### Fragmento
● ● ● ● ●

Además de coloridas banderitas, en México las fiestas populares, verbenas y romerías se acompañan de alcohol, elemento fundamental para exacerbar la fe, el entusiasmo y hasta el deseo sexual. Ahí vamos todos conectados con el espíritu de la fiesta, en donde a fin de cuentas poco importa si nos convocó “la llevada de la virgen” o los 15 años de la vecina en la clásica fiesta de cerrada de cuadra. La celebración pública, la que nos lleva en grandes grupos al espacio abierto debe unirse en sociedad indisoluble con el vino, pues es éste quien se encargará de sacar lo que aún queda guardado en la consciencia.
Con estos ingredientes abre sus puertas el Teatro Estudio Diana al espectáculo de cabaret La procesión de la Santa Mentira. El asistente, apenas ingresa, se encuentra con una barra en la que para calentar el ánimo es posible comprar algún trago que acompañe la noche y sus excesos de brillos y milagritos.
Se trata de una idea original del joven creador Copatzin Borbón, junto a la producción de Laura López Marín. Este equipo trajo a Guadalajara a Tito Vasconcelos, uno de los representantes nacionales más sólidos de este género escénico, para que se encargara de la dirección, así como al creador Hernán del Riego, responsable de la composición y los arreglos musicales.

● ● ● ● ●

### Instrucción A
Según el fragmento, ¿por qué la celebración pública debe unirse en sociedad indisoluble con el vino? Contesta en una o dos oraciones.

### Datos de trabajo
● ● ● ● ●

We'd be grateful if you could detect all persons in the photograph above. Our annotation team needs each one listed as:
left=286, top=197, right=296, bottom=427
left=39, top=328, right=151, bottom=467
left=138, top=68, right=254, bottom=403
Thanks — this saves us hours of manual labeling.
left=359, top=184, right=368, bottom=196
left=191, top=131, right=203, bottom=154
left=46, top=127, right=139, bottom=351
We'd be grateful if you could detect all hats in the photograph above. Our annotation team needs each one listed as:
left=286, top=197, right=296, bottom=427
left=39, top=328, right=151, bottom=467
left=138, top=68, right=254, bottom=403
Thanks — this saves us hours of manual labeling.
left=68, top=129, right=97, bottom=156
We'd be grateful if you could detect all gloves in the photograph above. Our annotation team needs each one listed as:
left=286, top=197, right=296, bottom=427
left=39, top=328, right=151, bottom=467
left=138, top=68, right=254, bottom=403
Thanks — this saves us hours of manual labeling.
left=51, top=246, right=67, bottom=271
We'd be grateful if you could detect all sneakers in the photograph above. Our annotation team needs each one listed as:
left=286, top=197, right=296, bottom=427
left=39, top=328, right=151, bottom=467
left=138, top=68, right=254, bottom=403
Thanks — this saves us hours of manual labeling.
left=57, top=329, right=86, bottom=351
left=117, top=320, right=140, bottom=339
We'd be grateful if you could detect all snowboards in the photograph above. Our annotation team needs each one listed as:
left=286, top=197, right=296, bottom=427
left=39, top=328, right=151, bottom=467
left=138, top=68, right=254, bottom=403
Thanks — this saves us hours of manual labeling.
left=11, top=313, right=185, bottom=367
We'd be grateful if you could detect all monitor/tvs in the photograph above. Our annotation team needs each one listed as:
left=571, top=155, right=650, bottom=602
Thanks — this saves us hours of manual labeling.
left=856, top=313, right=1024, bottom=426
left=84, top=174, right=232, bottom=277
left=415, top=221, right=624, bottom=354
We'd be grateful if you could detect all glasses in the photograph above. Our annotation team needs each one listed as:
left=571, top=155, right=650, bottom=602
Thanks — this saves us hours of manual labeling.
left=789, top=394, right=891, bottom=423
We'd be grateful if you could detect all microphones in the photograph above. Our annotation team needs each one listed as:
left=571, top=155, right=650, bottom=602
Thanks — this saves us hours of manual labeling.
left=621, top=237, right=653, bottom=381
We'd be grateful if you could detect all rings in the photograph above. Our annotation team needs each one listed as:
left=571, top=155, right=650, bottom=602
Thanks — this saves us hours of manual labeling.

● ● ● ● ●

### Instrucción B
Presenta como lista JSON de cadenas, una por línea y sin las líneas en blanco, las líneas de los registros que van desde la que contiene "We'd be grateful if you could detect all hats" hasta la que contiene "left=11, top=313, right=185, bottom=367", ambas incluidas.

### Resultado A
Porque el vino es el que se encargará de sacar lo que aún queda guardado en la consciencia.

### Resultado B
[
  "We'd be grateful if you could detect all hats in the photograph above. Our annotation team needs each one listed as:",
  "left=286, top=197, right=296, bottom=427",
  "left=39, top=328, right=151, bottom=467",
  "left=138, top=68, right=254, bottom=403",
  "Thanks — this saves us hours of manual labeling.",
  "left=68, top=129, right=97, bottom=156",
  "We'd be grateful if you could detect all gloves in the photograph above. Our annotation team needs each one listed as:",
  "left=286, top=197, right=296, bottom=427",
  "left=39, top=328, right=151, bottom=467",
  "left=138, top=68, right=254, bottom=403",
  "Thanks — this saves us hours of manual labeling.",
  "left=51, top=246, right=67, bottom=271",
  "We'd be grateful if you could detect all sneakers in the photograph above. Our annotation team needs each one listed as:",
  "left=286, top=197, right=296, bottom=427",
  "left=39, top=328, right=151, bottom=467",
  "left=138, top=68, right=254, bottom=403",
  "Thanks — this saves us hours of manual labeling.",
  "left=57, top=329, right=86, bottom=351",
  "left=117, top=320, right=140, bottom=339",
  "We'd be grateful if you could detect all snowboards in the photograph above. Our annotation team needs each one listed as:",
  "left=286, top=197, right=296, bottom=427",
  "left=39, top=328, right=151, bottom=467",
  "left=138, top=68, right=254, bottom=403",
  "Thanks — this saves us hours of manual labeling.",
  "left=11, top=313, right=185, bottom=367"
]